— begin —

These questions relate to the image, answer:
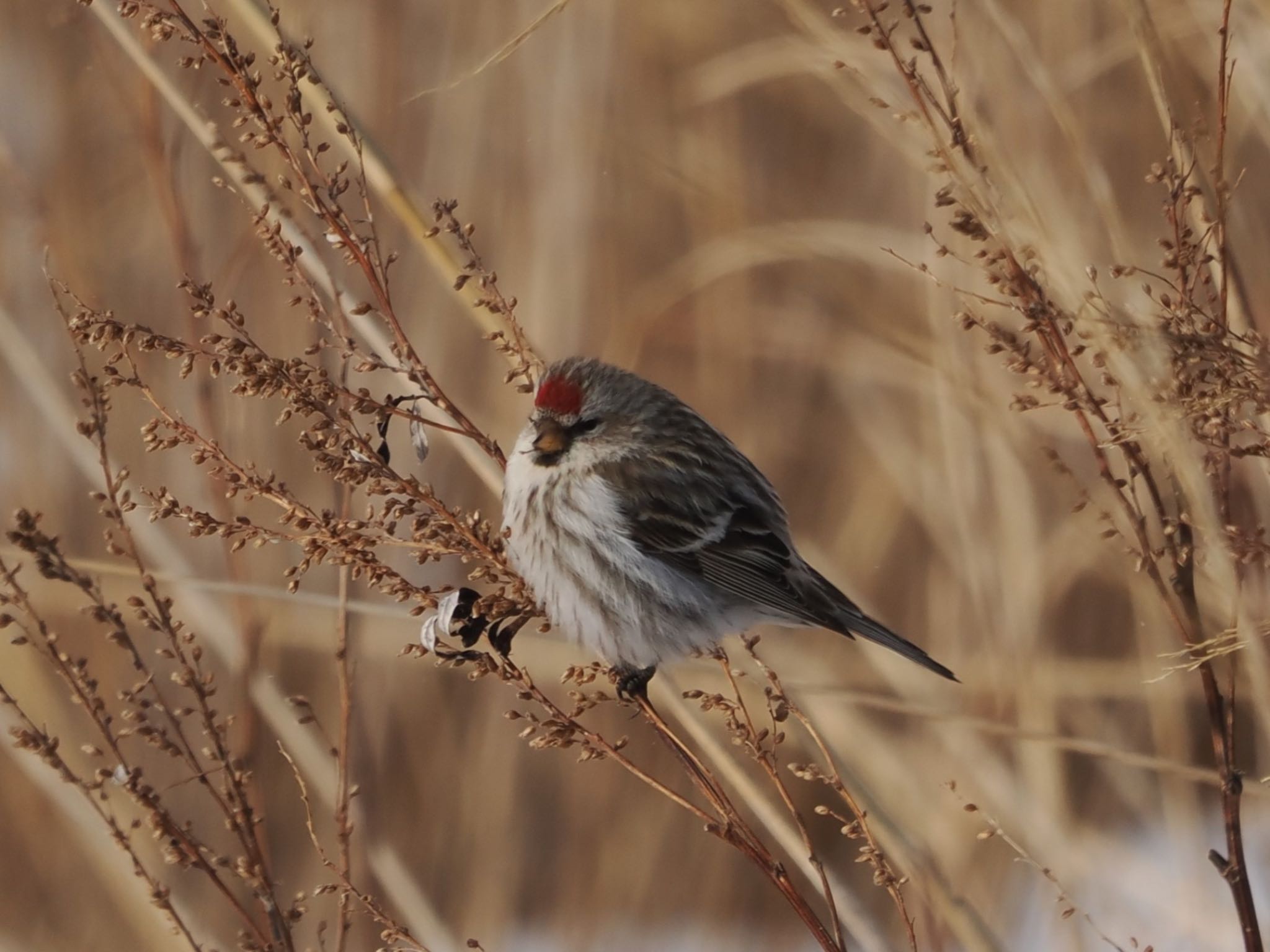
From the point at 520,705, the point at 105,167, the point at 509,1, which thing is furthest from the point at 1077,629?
the point at 105,167

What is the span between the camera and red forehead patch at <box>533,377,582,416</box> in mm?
2139

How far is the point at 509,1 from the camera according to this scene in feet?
10.4

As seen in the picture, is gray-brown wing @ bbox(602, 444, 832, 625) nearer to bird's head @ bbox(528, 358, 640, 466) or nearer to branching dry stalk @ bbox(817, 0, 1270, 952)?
bird's head @ bbox(528, 358, 640, 466)

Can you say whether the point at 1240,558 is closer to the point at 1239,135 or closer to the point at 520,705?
the point at 1239,135

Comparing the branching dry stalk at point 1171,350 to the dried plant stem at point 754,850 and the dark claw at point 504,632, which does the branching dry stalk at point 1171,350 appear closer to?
the dried plant stem at point 754,850

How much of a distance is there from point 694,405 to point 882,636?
148 cm

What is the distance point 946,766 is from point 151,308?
242 cm

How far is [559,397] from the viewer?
2.15 metres

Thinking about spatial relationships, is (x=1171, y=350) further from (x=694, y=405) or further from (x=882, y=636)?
(x=694, y=405)

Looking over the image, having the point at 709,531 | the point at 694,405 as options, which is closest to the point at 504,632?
the point at 709,531

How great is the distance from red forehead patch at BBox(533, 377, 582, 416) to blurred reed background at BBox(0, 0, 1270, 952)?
701 millimetres

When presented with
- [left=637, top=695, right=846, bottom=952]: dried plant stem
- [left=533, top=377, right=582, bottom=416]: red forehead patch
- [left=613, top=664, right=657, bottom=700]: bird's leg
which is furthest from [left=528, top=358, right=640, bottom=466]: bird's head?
[left=637, top=695, right=846, bottom=952]: dried plant stem

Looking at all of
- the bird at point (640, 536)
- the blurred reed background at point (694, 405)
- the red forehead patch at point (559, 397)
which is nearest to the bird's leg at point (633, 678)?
the bird at point (640, 536)

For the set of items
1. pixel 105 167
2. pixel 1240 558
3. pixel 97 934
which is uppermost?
pixel 105 167
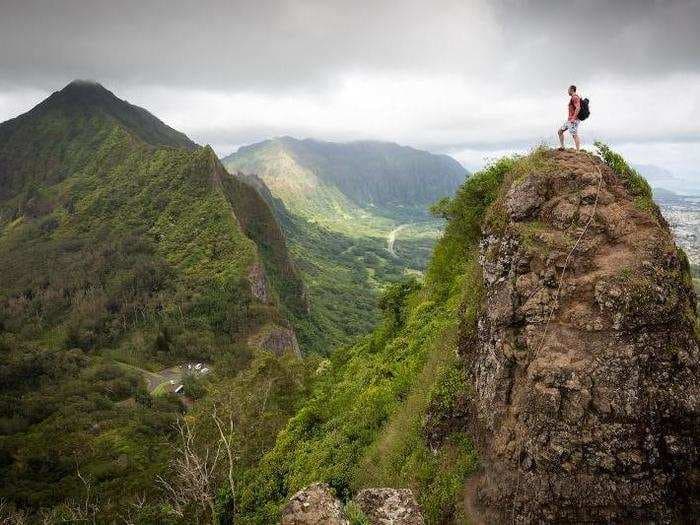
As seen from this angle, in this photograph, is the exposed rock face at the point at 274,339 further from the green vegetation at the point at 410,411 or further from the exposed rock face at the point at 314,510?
the exposed rock face at the point at 314,510

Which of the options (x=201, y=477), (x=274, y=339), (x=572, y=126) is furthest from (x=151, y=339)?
(x=572, y=126)

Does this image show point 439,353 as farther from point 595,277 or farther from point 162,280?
point 162,280

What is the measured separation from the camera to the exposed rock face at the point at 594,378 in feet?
42.2

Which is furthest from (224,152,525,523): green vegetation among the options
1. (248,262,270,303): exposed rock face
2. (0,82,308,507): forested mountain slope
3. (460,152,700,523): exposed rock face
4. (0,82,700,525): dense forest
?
(248,262,270,303): exposed rock face

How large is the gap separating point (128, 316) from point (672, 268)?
6112 inches

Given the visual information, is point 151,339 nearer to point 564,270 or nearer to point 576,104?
point 576,104

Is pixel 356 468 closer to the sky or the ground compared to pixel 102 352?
closer to the sky

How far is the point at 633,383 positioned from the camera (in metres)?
13.0

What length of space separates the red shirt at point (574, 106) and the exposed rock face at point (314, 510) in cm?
1529

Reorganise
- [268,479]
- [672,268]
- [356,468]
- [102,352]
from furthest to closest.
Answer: [102,352]
[268,479]
[356,468]
[672,268]

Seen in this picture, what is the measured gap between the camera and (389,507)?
1180 cm

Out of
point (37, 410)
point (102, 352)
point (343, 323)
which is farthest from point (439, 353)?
point (343, 323)

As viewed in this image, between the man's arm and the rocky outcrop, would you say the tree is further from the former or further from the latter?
the man's arm

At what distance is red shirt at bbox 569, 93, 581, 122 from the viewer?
17.4m
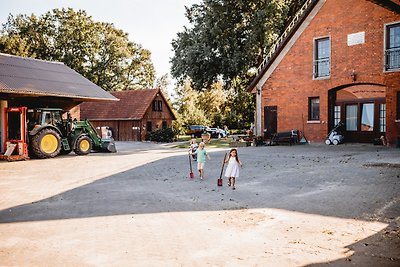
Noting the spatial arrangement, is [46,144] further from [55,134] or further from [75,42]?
[75,42]

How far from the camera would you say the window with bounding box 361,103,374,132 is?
2170 centimetres

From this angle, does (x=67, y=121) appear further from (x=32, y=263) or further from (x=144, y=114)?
(x=144, y=114)

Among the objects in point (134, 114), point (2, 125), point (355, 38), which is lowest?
point (2, 125)

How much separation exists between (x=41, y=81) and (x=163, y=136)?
17.2 m

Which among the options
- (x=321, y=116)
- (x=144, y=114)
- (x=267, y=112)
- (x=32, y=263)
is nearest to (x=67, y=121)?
(x=267, y=112)

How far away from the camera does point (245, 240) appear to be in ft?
17.4

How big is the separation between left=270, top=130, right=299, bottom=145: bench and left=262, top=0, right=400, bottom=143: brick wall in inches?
28.1

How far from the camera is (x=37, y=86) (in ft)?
65.5

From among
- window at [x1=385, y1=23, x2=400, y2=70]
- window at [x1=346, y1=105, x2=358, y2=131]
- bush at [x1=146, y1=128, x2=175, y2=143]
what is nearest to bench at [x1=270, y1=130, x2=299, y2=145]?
window at [x1=346, y1=105, x2=358, y2=131]

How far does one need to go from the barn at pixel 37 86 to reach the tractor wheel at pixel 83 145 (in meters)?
2.50

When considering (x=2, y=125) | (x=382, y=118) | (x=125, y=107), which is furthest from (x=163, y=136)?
(x=382, y=118)

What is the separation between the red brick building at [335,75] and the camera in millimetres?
20203

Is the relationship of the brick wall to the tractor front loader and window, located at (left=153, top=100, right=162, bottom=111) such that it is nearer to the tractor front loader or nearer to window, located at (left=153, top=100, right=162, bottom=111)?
the tractor front loader

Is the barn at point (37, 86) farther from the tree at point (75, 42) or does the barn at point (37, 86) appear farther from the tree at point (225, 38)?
the tree at point (75, 42)
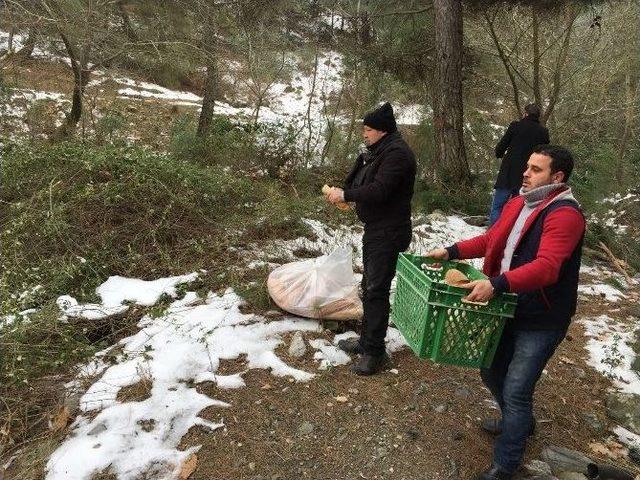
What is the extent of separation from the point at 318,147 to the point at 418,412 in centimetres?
777

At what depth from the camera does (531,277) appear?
84.0 inches

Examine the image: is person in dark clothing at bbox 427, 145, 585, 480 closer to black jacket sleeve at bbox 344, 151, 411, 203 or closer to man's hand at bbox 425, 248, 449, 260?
man's hand at bbox 425, 248, 449, 260

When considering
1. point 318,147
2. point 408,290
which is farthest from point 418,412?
point 318,147

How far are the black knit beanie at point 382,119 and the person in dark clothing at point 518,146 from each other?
10.3 feet

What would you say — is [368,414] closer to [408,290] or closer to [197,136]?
[408,290]

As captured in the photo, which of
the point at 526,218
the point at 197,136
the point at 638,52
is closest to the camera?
the point at 526,218

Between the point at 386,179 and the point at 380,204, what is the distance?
0.20 meters

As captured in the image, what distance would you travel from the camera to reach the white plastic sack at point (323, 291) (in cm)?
393

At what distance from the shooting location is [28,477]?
246 centimetres

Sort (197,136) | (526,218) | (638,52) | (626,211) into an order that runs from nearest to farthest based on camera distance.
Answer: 1. (526,218)
2. (197,136)
3. (626,211)
4. (638,52)

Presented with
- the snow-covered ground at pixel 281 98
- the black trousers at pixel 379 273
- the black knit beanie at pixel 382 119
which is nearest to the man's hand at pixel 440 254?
the black trousers at pixel 379 273

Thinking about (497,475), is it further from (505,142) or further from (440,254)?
(505,142)

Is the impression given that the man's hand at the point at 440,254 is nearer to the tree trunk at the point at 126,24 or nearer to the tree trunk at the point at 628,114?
the tree trunk at the point at 126,24

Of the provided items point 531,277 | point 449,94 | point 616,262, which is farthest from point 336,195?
point 449,94
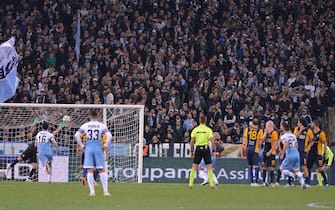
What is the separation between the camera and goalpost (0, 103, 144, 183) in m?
33.9

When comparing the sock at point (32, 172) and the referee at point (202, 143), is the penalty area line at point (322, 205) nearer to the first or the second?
the referee at point (202, 143)

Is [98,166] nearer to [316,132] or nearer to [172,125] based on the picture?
[316,132]

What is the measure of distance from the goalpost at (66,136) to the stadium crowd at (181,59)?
1771 mm

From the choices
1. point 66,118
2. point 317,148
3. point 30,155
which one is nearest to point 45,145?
point 30,155

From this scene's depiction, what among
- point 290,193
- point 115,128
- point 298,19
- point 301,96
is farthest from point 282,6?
point 290,193

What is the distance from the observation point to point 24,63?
38375 mm

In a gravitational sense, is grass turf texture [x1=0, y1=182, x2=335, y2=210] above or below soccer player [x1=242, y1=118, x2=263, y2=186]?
below

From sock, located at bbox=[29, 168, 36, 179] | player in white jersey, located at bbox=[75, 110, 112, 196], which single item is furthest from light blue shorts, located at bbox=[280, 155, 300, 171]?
sock, located at bbox=[29, 168, 36, 179]

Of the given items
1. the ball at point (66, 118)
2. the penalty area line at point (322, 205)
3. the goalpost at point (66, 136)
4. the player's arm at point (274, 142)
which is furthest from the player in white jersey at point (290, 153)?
the ball at point (66, 118)

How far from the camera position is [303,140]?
106ft

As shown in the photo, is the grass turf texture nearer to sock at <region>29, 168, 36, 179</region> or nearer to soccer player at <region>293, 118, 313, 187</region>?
soccer player at <region>293, 118, 313, 187</region>

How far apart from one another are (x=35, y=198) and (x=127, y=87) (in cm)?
1580

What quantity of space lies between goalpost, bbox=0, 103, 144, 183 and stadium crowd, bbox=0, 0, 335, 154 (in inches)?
69.7

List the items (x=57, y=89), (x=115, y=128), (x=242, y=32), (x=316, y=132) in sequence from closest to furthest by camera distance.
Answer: (x=316, y=132)
(x=115, y=128)
(x=57, y=89)
(x=242, y=32)
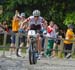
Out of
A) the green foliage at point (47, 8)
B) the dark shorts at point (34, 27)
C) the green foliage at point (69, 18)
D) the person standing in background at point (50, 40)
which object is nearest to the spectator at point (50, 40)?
the person standing in background at point (50, 40)

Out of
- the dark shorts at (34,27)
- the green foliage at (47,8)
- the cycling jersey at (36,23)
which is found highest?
the green foliage at (47,8)

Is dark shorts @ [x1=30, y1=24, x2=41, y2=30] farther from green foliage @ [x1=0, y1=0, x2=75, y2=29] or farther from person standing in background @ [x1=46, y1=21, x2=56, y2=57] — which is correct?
green foliage @ [x1=0, y1=0, x2=75, y2=29]

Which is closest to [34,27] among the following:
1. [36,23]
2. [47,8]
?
[36,23]

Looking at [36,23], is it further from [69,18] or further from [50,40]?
[69,18]

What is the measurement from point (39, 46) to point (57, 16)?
17.2 m

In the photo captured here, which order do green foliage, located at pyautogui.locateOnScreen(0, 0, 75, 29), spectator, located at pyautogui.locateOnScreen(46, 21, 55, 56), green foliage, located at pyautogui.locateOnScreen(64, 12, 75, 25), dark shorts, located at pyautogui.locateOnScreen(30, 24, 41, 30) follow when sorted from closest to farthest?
1. dark shorts, located at pyautogui.locateOnScreen(30, 24, 41, 30)
2. spectator, located at pyautogui.locateOnScreen(46, 21, 55, 56)
3. green foliage, located at pyautogui.locateOnScreen(64, 12, 75, 25)
4. green foliage, located at pyautogui.locateOnScreen(0, 0, 75, 29)

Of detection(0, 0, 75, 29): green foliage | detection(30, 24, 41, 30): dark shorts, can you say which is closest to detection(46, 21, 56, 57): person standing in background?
detection(30, 24, 41, 30): dark shorts

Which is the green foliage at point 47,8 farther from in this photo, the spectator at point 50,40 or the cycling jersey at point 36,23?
the cycling jersey at point 36,23

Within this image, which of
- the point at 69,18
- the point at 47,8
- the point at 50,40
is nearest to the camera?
the point at 50,40

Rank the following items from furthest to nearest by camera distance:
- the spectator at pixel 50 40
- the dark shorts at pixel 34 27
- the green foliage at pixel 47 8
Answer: the green foliage at pixel 47 8, the spectator at pixel 50 40, the dark shorts at pixel 34 27

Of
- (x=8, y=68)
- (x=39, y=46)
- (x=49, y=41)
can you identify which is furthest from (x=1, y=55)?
(x=8, y=68)

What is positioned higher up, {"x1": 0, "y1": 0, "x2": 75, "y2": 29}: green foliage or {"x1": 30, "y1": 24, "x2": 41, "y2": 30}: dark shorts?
{"x1": 0, "y1": 0, "x2": 75, "y2": 29}: green foliage

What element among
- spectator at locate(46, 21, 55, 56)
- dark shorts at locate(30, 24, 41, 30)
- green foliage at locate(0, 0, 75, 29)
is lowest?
spectator at locate(46, 21, 55, 56)

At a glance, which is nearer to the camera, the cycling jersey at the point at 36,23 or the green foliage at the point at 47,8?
the cycling jersey at the point at 36,23
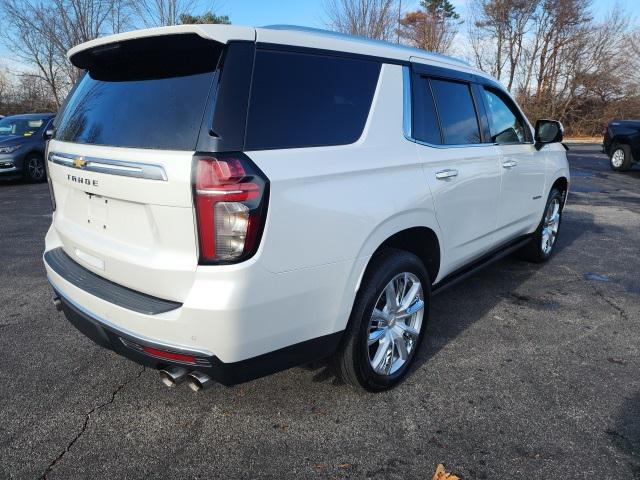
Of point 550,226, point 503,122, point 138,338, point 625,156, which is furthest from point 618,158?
point 138,338

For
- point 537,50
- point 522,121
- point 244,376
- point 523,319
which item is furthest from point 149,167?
point 537,50

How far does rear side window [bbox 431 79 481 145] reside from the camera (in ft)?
10.4

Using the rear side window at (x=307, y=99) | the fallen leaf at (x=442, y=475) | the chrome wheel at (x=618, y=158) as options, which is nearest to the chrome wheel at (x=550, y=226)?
the rear side window at (x=307, y=99)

— end —

The line that contains "Of detection(0, 0, 75, 29): green" opens the part to copy, and the last line of the records closes it; set down those lines exactly, pictures excluded.

Of detection(0, 0, 75, 29): green foliage | detection(30, 24, 41, 30): dark shorts, can you say which is closest to detection(46, 21, 56, 57): person standing in background?
detection(30, 24, 41, 30): dark shorts

Which is the green foliage at point 47,8 farther from in this photo, the spectator at point 50,40 or the cycling jersey at point 36,23?
the cycling jersey at point 36,23

Within this image, which of
- the point at 69,18
- the point at 47,8
- the point at 50,40
is nearest to the camera?
the point at 50,40

Rank the following items from furthest to nearest by camera distance:
- the spectator at pixel 50 40
- the dark shorts at pixel 34 27
- the green foliage at pixel 47 8
Answer: the green foliage at pixel 47 8, the spectator at pixel 50 40, the dark shorts at pixel 34 27

Of
- (x=8, y=68)
- (x=39, y=46)
- (x=49, y=41)
can you identify which is furthest from (x=1, y=55)?
(x=8, y=68)

What is positioned higher up, {"x1": 0, "y1": 0, "x2": 75, "y2": 29}: green foliage or {"x1": 30, "y1": 24, "x2": 41, "y2": 30}: dark shorts?
{"x1": 0, "y1": 0, "x2": 75, "y2": 29}: green foliage

What element among
- spectator at locate(46, 21, 55, 56)
- dark shorts at locate(30, 24, 41, 30)
- green foliage at locate(0, 0, 75, 29)
is lowest?
spectator at locate(46, 21, 55, 56)

At a glance, which is nearer to the camera, the cycling jersey at the point at 36,23 or the green foliage at the point at 47,8?
the cycling jersey at the point at 36,23
Of point 550,226, point 503,122, point 138,338, point 625,156, which is furthest from point 618,158?
point 138,338

For
- point 537,50
- point 522,121
- point 244,376
- point 523,319
which item is furthest from point 149,167?
point 537,50

How far does rear side window [bbox 431 79 481 145] reside from the camera (in ft)?
10.4

Using the rear side window at (x=307, y=99) | the fallen leaf at (x=442, y=475) | the chrome wheel at (x=618, y=158) as options, which is nearest to the chrome wheel at (x=550, y=226)?
the rear side window at (x=307, y=99)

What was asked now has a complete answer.